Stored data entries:
*** Begin section ***

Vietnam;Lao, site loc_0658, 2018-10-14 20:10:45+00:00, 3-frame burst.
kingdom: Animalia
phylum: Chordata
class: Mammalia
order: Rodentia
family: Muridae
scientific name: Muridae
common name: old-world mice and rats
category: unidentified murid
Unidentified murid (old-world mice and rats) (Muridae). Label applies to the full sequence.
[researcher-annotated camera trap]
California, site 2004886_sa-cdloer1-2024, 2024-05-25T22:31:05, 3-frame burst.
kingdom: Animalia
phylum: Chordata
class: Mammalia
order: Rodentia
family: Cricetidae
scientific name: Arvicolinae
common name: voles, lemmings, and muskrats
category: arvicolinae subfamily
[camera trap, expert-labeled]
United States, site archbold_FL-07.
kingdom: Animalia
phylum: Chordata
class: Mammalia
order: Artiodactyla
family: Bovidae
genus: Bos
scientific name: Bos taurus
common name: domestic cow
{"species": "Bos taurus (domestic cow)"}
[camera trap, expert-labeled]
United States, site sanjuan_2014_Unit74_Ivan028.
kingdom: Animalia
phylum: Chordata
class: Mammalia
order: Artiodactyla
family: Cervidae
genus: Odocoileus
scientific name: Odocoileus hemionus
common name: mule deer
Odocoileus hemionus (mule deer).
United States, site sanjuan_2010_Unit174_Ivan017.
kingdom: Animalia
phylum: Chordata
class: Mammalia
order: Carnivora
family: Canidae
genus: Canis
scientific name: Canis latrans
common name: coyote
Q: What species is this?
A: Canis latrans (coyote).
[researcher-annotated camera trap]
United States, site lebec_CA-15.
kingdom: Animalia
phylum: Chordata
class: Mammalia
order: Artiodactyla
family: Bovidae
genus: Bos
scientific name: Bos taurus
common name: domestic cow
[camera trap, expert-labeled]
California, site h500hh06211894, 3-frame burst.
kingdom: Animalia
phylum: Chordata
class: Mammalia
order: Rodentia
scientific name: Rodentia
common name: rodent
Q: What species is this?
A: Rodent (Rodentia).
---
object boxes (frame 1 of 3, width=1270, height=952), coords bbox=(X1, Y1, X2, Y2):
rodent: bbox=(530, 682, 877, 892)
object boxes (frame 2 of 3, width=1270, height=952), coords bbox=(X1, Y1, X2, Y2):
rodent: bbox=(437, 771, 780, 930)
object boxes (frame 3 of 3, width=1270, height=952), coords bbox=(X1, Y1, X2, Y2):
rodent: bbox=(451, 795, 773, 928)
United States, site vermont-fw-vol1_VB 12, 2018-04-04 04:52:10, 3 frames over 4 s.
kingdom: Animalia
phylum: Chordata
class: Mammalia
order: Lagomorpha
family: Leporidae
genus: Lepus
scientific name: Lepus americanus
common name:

*** End section ***

Up to and including the line that contains "common name: voles, lemmings, and muskrats", output the records above exactly, beginning with their first line.

§ Written answer:
Vietnam;Lao, site loc_0658, 2018-10-14 20:10:45+00:00, 3-frame burst.
kingdom: Animalia
phylum: Chordata
class: Mammalia
order: Rodentia
family: Muridae
scientific name: Muridae
common name: old-world mice and rats
category: unidentified murid
Unidentified murid (old-world mice and rats) (Muridae). Label applies to the full sequence.
[researcher-annotated camera trap]
California, site 2004886_sa-cdloer1-2024, 2024-05-25T22:31:05, 3-frame burst.
kingdom: Animalia
phylum: Chordata
class: Mammalia
order: Rodentia
family: Cricetidae
scientific name: Arvicolinae
common name: voles, lemmings, and muskrats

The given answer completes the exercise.